Stratospheric aerosol injection is the leading geoengineering proposal for a reason. If you have well-supported reasons to be skeptical, you should share it, but just saying "idk doesn't sound right to me" isn't convincing.
Even if it were meaningful, is the proposal to fight global warming to keep dirty ships? That’s an insane strategy.
More realistically, there’s vested interests in existing ships and shipyards not being made obsolete so any minute effect is overhyped as “this is how we solve global warming”.
This reminds me of a conversation I had with an acquaintance - he was convinced that anthropogenic global warming was impossible because a volcanic eruption emits so much CO2 and was completely unwilling to consider evidence that perhaps humans emitting annually 200x more than all volcanoes combined might have an effect.
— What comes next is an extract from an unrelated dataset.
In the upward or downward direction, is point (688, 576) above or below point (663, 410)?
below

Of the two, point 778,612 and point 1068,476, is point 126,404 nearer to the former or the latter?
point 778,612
You want to unthinkingly reject a proposal that makes things better because you can't understand the third order effects and refuse to accept any evidence.
The amount of aerosol you need to I next is enormous, it needs to be sprayed at an altitude higher than realistic means of injection are feasible, and it has to be done in a way that doesn’t produce so much CO2 that it defeats the point.
Can you imagine an extant tech that can come close to doing that at the required scale? I can’t.
It would be cheaper and more practical to talk about space-based sunshields, and that’s about as practical as prayer. At the altitudes any realistic glider can reach you’d have to use sulfur aerosols and not ice, and in either case you’d need to inject gigatons per year, every year because at that altitude aerosols are very short-lived.
A realistic aircraft capable of those payloads will burn avgas, no solar craft comes close to the capability. The side effects such as a significant increase in acid rain, are not trivial either.
These are fantasies of people who cannot accept the reality of what we’re facing.